Wednesday, August 18th, 2010

I was recently home and caught Total Recall on cable. I think the last time I saw this picture was in high school, and am happy to say, it’s just as entertaining as ever. It’s a sci-fi story of a man bored with his life and signs up for an avatar-second-life type of recreation and finds out that he’s really a dormant super secret agent working for the rebels. One of the climatic scenes takes place in a sleazy bar with midget strippers (or maybe dwarf strippers? I think dwarves are the ones with regular adult-size heads and miniature bodies — I know because I saw about 30 of them in one weekend because they were hosting a conference in my neighborhood last spring.) Once in a while, Husband and I will call out to each other, “Give duh peo-pull deir air!” and think warmly of this Arnold movie.

I don’t quite understand how Arnold Schwartzenegger became a Hollywood leading man, although I am crazy about his accent. Now look at the guy — governor. Who knew. (Though we wished if this was the direction he wanted to go, he should have picked an easier state to govern. Everyone seems to think being a state governor is a piece of cake. It ain’t.)

P.S. If I’ve already written about this flick, I’m sorry. It means my memories have begun to recycle and that I am a…robot.

purses

Thursday, August 5th, 2010

There are certain thins to me that make you look like an adult, one of them being purses. If you are a professional, working woman, you really need to have a good bag. It helps you look pulled together, and here’s where I fall short.

I have been carrying around the same ratty, mysteriously stained backpack for years. “Why don’t you get a new backpack?” You might ask, or “Why don’t you wash your backpack?” Although it’s feels weird to show up to a business meeting with it (I showed up to a meeting at the Pierre with sneakers and my backpack and felt like a cross between Dora the Explorer and Julia Roberts in Pretty Woman as the humiliated hooker in a Rodeo Drive store), there is no other bag large enough to haul all my loot that won’t cripple my back. (And disclosure: I do have some kind of teeny purse, because after my wallet was lifted from the said backpack, I decided I’d use something a step above the fanny pack). So while my colleagues may not have been thrilled with my attire, I don’t know what to tell you.

Maybe people would respect me more if I carried this around as my purse:

It’s called “meat purse.” Hey, at least I comb my hair now.
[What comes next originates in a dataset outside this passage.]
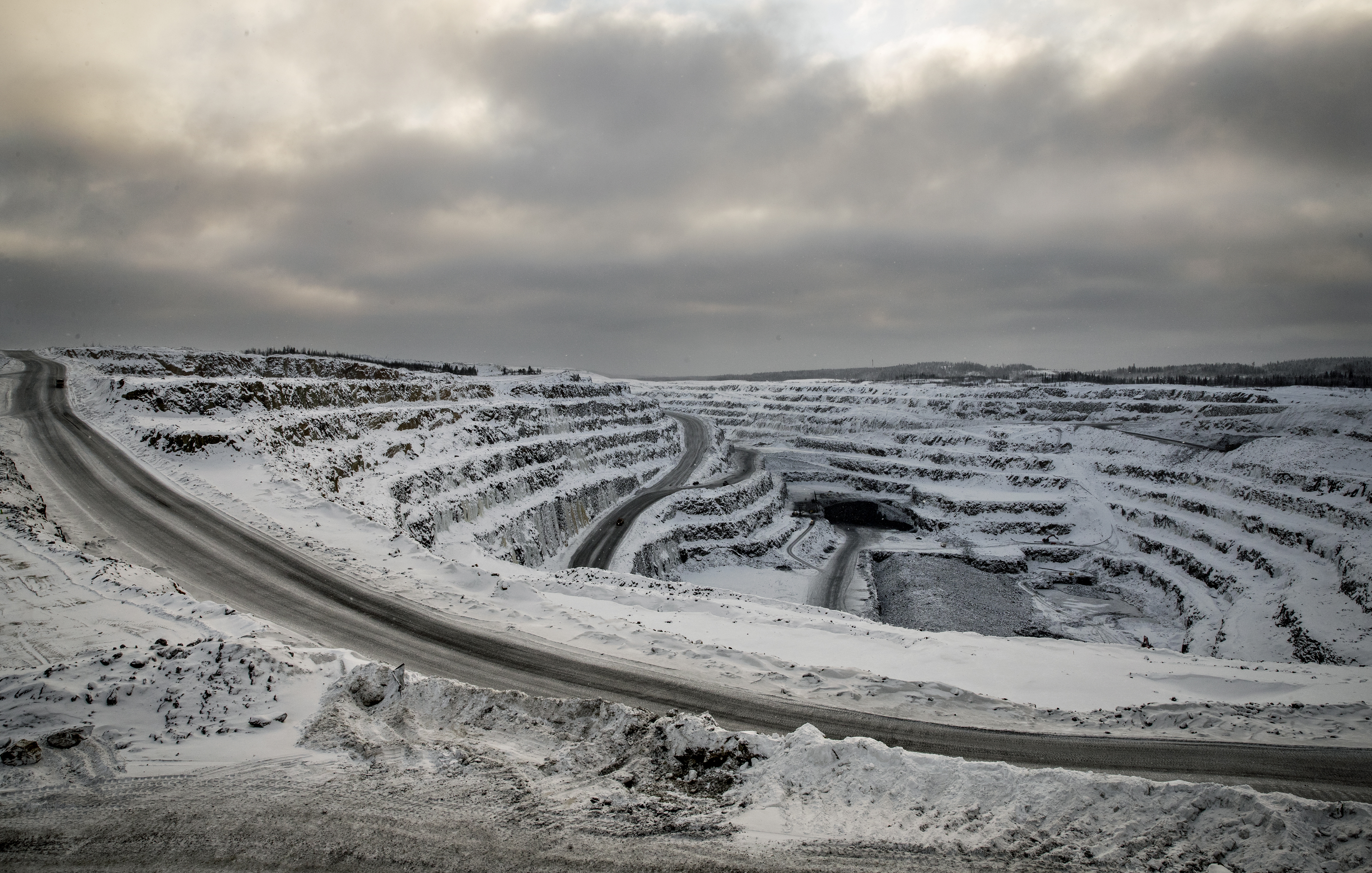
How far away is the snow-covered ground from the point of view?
341 inches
In Haiti, a Lesson for U.S. Health Care

Tuesday, August 3rd, 2010

You know, when handsome George Clooney corrals the celebs into a telethon and tells me it’s time to give money, I’m a gonna give money. I totally donated money to the Haiti cause, and I think the instinct for charity is a noble one (although I don’t have it. Sorry, it’s true).

What disturbs me about out phenomenal ability to give is when our assistance actually damages the local eco-, econo-, socio-fabric. Apparently, Haiti doesn’t have a fabulous health care system (no surprise there), but there were clinics you could visit and pay nominal physician fees, and these clinics supplied services like x-rays for free because hospitals couldn’t afford them. But with the onslaught of world-class physicians flooding the shores, all the citizens have being going to the volunteers. Makes sense. The problem is that these clinics are going out of business, and once the noble volunteers leave, there will be no health infrastructure in Haiti. It reminds me of the Bob Geldof project “Do They Know It’s Christmas” – did you hear of that one? Some of the money raised by that project, about $63 million of it, was diverted by a rebel group to purchase weapons, so in fact, the fundraiser prolonged the war and subsequent starvation. Awesome.

Look, I don’t think it’s bad that there’s an instinct to help. I just wonder if we should think about the ramifications of our actions before we stick our giant American butt into the mix, as moved as we are. And really, I wish George would do a fundraiser for the U.S. Our national debt is profound and we owe money to CHINA. What the what?